_Request a_.
Answer these from the mailing-list reply below, marking each answer (i), (ii) or (iii):
(i) Why should the last "user-space" in the quoted patch line go without a hyphen?
(ii) Which macro should replace ".RB" for "struct rseq", and why?
(iii) In which two places will Mathieu keep the bold markers for "struct rseq" and "struct rseq_cs"?

_Extracted text_.
________________________________________

Re: [PATCH 1/1] rseq.2: New man page for the rseq(2) API

Alejandro Colomar <alx.manpages@xxxxxxxxx> · Wed, 15 Feb 2023 18:16:49 +0100

Hi Mathieu,

On 2/15/23 18:09, Mathieu Desnoyers wrote:
> On 2023-02-14 20:20, G. Branden Robinson wrote:
>> [CC list violently trimmed; for those who remain, this is mostly man
>> page style issues]
> 
> [ Gently added linux-man to CC list. ;-) ]

:-)

> 
>>
>> At 2023-02-14T23:29:37+0100, Alejandro Colomar wrote:
>>> On 2/14/23 20:54, Mathieu Desnoyers wrote:
>>>> +per-thread data structure shared between kernel and user-space.
>>>
>>> This last 'user-space' is not adjectivated, so it should go without
>>> a hyphen, according to common English rules.
>>
>> +1
> 
> done
> 
> 
>>
>> Also I like your coinage.  "Adjectivated yeast" is reflexive and
>> tautological!
>>
>>>> +.RB ( "struct rseq" )
>>>
>>> We format types in italics, so this should be '.RI'.
>>
>> +1
> 
> OK, so it's italics for both types and arguments.
> 
> I will replace all the bold markers for "struct rseq" and "struct 
> rseq_cs" to italic in the description (but not in the synopsis section 
> and not in the code snippets).
> 
>>
>>>> +Only one
>>>> +.BR rseq ()
>>>> +ABI can be registered per thread, so user-space libraries and
>>>> +applications must follow a user-space ABI defining how to share this
>>>> +resource.

________________________________________

_Recorded data_.
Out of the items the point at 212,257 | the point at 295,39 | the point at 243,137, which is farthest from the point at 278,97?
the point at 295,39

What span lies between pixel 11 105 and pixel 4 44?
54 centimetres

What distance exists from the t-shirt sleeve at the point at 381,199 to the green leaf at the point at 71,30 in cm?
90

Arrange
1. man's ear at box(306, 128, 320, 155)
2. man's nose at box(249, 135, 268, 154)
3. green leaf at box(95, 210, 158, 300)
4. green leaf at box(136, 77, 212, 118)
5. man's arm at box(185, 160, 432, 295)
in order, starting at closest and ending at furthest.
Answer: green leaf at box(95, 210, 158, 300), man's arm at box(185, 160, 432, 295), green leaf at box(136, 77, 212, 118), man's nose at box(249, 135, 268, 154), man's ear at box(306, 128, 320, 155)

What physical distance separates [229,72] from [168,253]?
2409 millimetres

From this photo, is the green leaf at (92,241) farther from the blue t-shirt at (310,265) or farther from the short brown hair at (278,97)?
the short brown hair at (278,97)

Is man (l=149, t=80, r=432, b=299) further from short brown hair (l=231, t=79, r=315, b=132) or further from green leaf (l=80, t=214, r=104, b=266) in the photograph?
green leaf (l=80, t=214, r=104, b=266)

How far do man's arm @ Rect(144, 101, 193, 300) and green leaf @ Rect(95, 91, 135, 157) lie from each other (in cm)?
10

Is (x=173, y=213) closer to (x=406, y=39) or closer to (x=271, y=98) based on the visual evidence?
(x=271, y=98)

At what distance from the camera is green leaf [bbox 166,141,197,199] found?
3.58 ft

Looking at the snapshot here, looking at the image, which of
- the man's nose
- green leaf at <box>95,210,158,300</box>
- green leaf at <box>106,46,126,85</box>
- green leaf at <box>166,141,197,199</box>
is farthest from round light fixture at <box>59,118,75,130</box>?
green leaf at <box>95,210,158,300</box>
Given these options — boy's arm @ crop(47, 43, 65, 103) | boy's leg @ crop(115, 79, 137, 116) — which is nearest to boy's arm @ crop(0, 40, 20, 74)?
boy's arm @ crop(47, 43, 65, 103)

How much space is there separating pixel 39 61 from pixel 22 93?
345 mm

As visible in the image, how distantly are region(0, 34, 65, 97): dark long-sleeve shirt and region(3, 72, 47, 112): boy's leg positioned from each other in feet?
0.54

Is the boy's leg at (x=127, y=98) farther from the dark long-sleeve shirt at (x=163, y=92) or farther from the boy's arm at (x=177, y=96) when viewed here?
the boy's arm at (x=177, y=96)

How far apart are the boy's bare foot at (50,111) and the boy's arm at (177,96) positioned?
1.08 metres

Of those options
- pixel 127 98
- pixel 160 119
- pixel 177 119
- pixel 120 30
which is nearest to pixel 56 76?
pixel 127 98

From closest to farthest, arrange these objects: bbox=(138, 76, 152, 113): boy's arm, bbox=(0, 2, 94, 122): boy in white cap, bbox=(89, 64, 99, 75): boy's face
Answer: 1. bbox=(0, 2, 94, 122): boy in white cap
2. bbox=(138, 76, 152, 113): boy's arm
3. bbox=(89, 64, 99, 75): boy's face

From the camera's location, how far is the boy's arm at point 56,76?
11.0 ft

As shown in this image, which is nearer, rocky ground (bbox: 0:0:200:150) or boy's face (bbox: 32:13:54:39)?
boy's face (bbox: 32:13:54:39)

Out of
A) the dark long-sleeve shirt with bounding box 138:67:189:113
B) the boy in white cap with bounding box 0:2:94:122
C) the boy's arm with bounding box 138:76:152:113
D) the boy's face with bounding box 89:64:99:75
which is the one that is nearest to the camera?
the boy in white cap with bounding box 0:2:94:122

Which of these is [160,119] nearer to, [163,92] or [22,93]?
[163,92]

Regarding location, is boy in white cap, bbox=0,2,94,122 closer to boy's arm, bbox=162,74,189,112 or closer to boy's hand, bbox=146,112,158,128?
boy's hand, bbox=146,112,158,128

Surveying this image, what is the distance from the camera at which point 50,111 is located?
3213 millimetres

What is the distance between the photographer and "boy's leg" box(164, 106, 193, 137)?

________________________________________

_Request b_. Count the lines of the records that contain the string "point". Case counts. Give only the number.

_Final answer a_.
(i) It is not adjectivated, so common English rules call for no hyphen.
(ii) ".RI", because types are formatted in italics.
(iii) In the synopsis section and in the code snippets.

_Final answer b_. 5